One of the reasons for this "exercise" is my general philosophy that we need to challenge all economic, political/policy and other theories and practices in order to either make them stronger or revamp them.
IMO the current level of European unity makes no sense!
Either a) full union (USA or FRG style) or b) simple EFTA (would) make more sense (and be more stable systemically).
Is EU and Euro "architecture" structurally unstable due to faulty (step-by-step) design (compare eg with the federal USA or the Federal Republic of Germany)?
IMO the fundamental issue is whether majority of 500++ million Europeans have the esprit to unite into a single (federal) entity. If they do, then full Union (a la USA) must be next step, if hey do not then the current wishy-washy "EU" is max or beyond max?
EU already has 50+ years of step by step, the US may have had its share of step-by-step but it had a Constitution and it was built in different era (when events moved slower in general) and was still "faster" (eg Constitution) in the key areas than the European Integration. Hence, the EU IMO needs to take into account the US experience in federalism instead of dismissing it as irrelevant (eg the "we do not want a USE")
Now, as per EU lesson from the so called "Greek crisis": Build real Union (political, economic, fiscal, monetary, military/security) as originally intended after WWII. Let us recall that a European Political Community and a European Defense Community were considered in the 1950s and vetoed by France! I am not blaming France for the non creation of EPC & EDC in the 50s, just pointing that such unions in Europe were and are not unthinkable.
So, eg what can the EU do to help members like Greece reduce their high annual military expenses (Greece is No. 1 in the EU as a % of GDP (eg 4.3% of GDP in 2005))? A European Defense Community or Union would create economies of scale and that do that. How many of the 27 member states had implicit national security reasons for joining the EEC or EU? Well, let us not forget why the 3 ECs were created back in the 1950s by the founding 6; the fundamental reasons were not economic or nuclear or carbon and steel. These were "vehicles". Plus at least 10 other countries, 1 in the 1980s, 1 in the 1990s and 8 (6+2) in the 2000s had IMO very strong national security reasons for joining a European "union".
Re the common currency: In 1990 at INSEAD, my American Economics prof explained that a currency union in absence of a strong federal budget is doomed by design.
What has been the effect on Eurozone exports to the world from POR, GR, SP, FR, BEL, FIN, IRL etc of ECB interest rate policy in the last 10 yrs? And services such as Tourism?

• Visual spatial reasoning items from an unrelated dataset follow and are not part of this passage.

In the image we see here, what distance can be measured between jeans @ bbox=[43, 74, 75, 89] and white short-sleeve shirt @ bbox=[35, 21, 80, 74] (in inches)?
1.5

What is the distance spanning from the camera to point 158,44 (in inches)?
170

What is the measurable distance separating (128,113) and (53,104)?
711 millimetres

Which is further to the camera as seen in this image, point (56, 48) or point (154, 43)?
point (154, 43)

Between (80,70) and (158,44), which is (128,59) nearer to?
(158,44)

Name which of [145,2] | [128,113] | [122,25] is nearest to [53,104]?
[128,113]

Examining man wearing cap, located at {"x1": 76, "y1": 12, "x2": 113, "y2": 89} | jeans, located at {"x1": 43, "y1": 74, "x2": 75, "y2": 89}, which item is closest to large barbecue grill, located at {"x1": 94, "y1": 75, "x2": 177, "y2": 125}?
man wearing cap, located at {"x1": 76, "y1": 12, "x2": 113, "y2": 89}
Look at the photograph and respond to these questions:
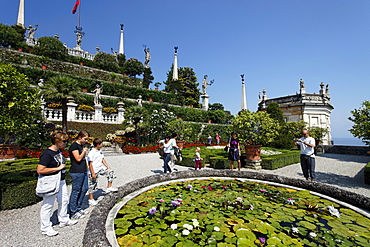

Note the relationship between the Euro and the USD, the Pound, the Yen and the Yuan these years!
To what extent is the Euro 2002-2008 a "victim" of
a) China's 2001 WTO entry and
b) ECB Euro parity policy 2002-2008? (food for thought)
In 90s were firms from SP, POR, GR, FR, BEL, IRL etc warned they would have to become "German" in order to be able to export after 1999/2002?
A more general question (ie goes beyond the Eurozone), for the whole EU: Is the main conflict of interests in the EU
a) between national economies or
b) between multinationals+large intl exporters & micros-SMEs?
Is departure from the WTO the only viable way for the US & EU to regain #manufacturing and for the EU to make the Euro viable?
When CSU suggests that Greece should leave the Eurozone (see article "Conservatives suggest Greece leave Euro currency union" April 24 2010, in The Local (Germany's news in English)
one can ask:
Should GRE or GER leave? Not a taboo topic, richtig!
The Euro needs an inflation & central interest rate policy that makes the Euro competitive vis-a-vis USD etc ie conducive to exports
Who decided to make the Euro so hard vis-a-vis USD etc, 2001-2008? Did anyone consider effect on exports and tourism of GR, SP, POR, IT, IRL, FR, BEL, and other members that do not produce products and services that have US and world that is inelastic to price (assuming most German products and services are)?
Kein taboo, right?
I propose as food for thought the article "The Coming European Debt Wars" by prof. Michael Hudson, in GlobalResearch,ca
In an interview to the SPIEGEL English edition, April 19, the German Finance Minister W Schäuble told it like it is re Greek crisis etc
April 16, 2010: "Greece May Spur German Rethink, Morgan Stanley Says" BusinessWeek
Comments on the above article: For the sake of argument, let's assume that there were to be 2 Euros:
a) One in traditional DM mentality (min inflation at all costs)
b) a softer friendlier to exports one.
How many of the 15 (26) would join the first one (other than GER) and how many the other? Food for thought!